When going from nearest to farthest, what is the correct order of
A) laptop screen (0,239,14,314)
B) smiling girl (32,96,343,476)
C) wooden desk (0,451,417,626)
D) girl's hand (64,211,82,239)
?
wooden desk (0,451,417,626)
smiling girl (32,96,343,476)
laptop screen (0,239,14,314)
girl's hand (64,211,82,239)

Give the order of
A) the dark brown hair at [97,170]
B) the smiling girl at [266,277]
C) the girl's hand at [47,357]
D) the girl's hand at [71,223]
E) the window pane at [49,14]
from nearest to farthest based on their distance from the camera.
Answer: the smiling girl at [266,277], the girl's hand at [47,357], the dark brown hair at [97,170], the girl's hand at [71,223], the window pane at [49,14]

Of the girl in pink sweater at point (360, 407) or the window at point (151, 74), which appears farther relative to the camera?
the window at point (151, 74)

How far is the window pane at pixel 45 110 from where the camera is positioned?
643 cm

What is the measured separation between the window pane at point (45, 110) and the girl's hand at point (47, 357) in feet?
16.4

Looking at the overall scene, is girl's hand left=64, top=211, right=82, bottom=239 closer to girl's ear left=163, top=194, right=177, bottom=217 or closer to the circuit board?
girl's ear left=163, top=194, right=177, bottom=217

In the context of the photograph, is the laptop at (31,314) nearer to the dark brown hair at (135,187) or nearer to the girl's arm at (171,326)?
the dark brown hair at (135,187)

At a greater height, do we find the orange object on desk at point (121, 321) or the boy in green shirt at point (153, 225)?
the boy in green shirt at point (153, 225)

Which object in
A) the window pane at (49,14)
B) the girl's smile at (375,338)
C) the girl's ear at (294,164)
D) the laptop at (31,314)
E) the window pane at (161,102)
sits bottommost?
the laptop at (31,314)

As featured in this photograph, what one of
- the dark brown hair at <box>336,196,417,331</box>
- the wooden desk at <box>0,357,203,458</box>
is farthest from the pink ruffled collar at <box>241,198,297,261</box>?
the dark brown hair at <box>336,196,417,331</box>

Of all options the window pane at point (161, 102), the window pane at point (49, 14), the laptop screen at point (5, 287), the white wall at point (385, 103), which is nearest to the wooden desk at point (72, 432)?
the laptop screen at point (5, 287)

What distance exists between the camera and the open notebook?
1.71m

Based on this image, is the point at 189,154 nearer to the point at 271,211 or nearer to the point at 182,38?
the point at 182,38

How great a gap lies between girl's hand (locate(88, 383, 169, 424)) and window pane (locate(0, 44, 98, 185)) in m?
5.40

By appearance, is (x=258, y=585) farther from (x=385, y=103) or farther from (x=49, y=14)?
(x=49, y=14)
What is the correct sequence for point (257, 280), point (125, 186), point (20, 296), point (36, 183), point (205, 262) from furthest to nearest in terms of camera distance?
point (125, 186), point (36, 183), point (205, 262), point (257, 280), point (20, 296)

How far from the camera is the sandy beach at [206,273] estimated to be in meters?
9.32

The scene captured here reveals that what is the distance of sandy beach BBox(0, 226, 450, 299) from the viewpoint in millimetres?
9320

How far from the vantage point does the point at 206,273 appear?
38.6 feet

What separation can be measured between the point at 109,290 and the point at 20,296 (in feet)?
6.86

◆ ◆ ◆ ◆

**Goal**:
Please copy word for word everything from the line containing "How far from the vantage" through the end of the items, both ends included.

**Solution to the problem**:
How far from the vantage point does the point at 206,273 appear?
38.6 feet

What separation can be measured between the point at 109,290 and the point at 20,296 (in feet)?
6.86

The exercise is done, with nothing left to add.